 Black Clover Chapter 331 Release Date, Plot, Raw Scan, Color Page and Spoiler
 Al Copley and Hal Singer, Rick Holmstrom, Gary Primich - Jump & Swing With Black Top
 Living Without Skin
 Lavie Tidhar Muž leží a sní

•••

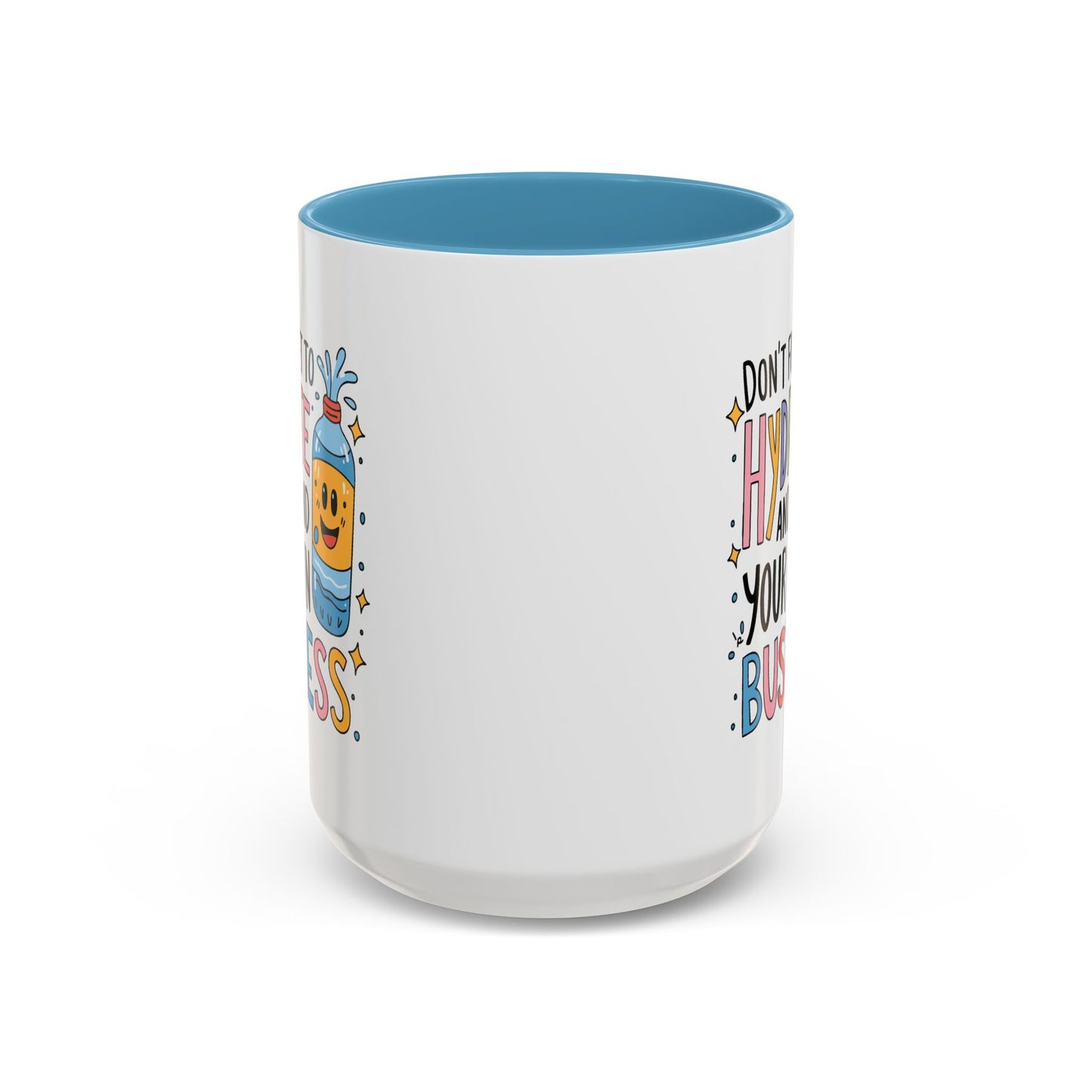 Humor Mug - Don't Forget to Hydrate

•••

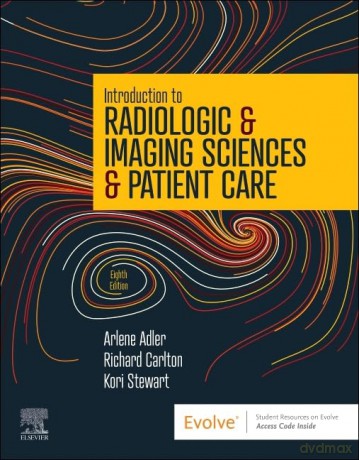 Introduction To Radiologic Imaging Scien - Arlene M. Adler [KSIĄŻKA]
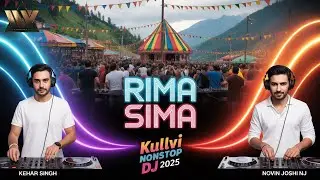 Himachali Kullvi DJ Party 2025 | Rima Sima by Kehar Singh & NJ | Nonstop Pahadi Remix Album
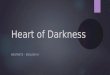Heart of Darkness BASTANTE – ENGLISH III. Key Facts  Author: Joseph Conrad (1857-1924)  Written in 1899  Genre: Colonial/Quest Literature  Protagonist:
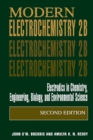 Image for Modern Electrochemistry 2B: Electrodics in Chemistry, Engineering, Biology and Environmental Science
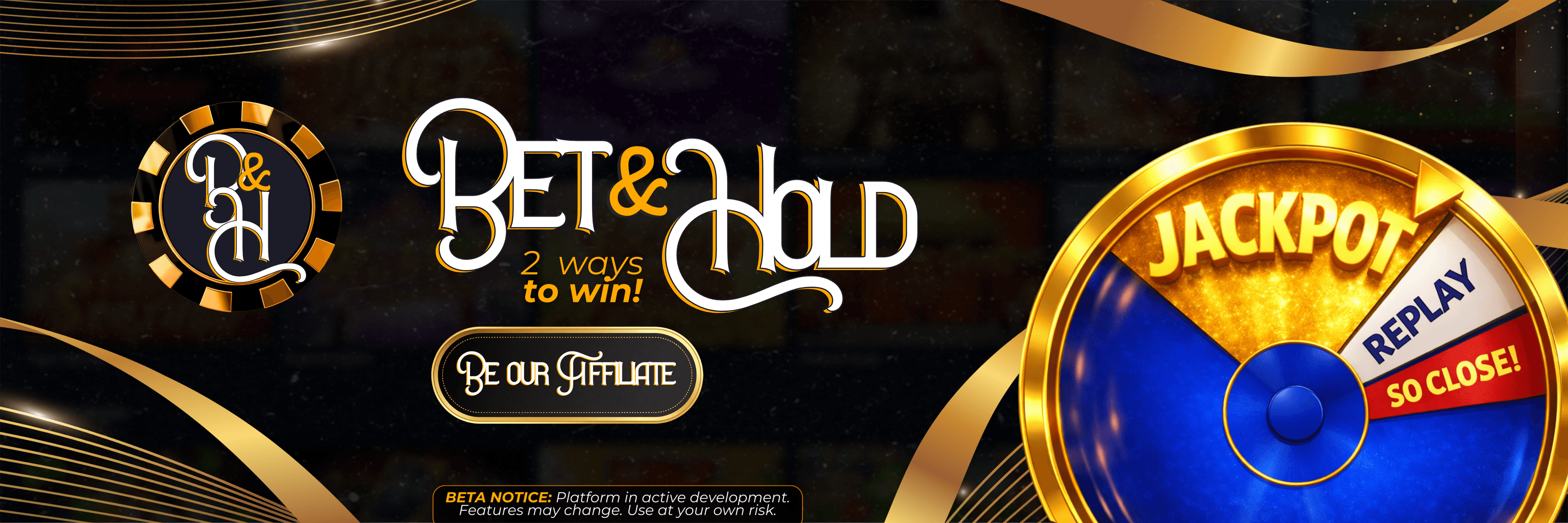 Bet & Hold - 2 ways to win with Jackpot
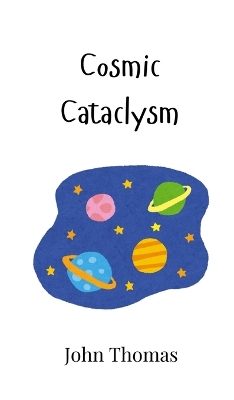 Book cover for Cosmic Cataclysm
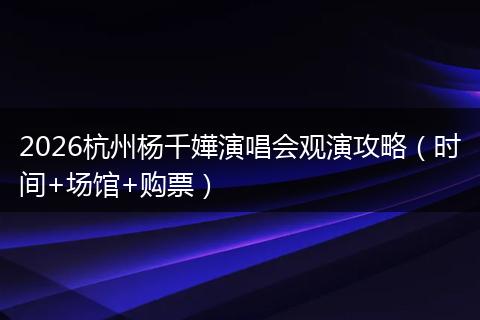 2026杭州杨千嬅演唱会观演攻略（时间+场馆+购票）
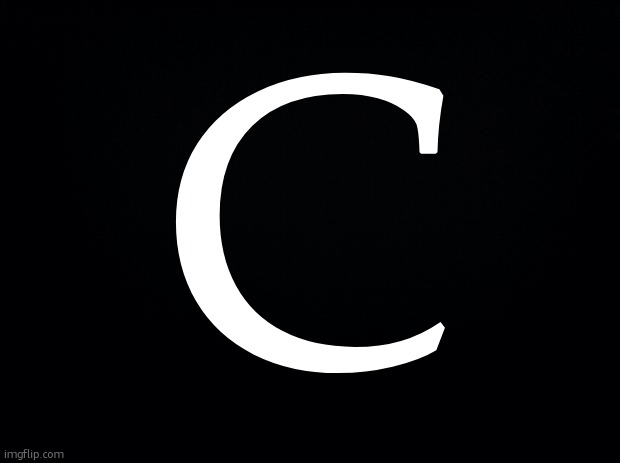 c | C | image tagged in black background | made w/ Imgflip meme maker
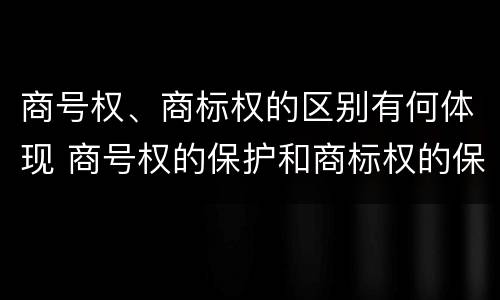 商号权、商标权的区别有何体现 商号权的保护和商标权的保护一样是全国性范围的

•••

Copy the items starting at the line containing "Black Clover Chapter" and ending at the line containing "Lavie Tidhar Muž leží a sní", reproducing each line exactly.

> _Reply to the task_:
 Black Clover Chapter 331 Release Date, Plot, Raw Scan, Color Page and Spoiler
 Al Copley and Hal Singer, Rick Holmstrom, Gary Primich - Jump & Swing With Black Top
 Living Without Skin
 Lavie Tidhar Muž leží a sní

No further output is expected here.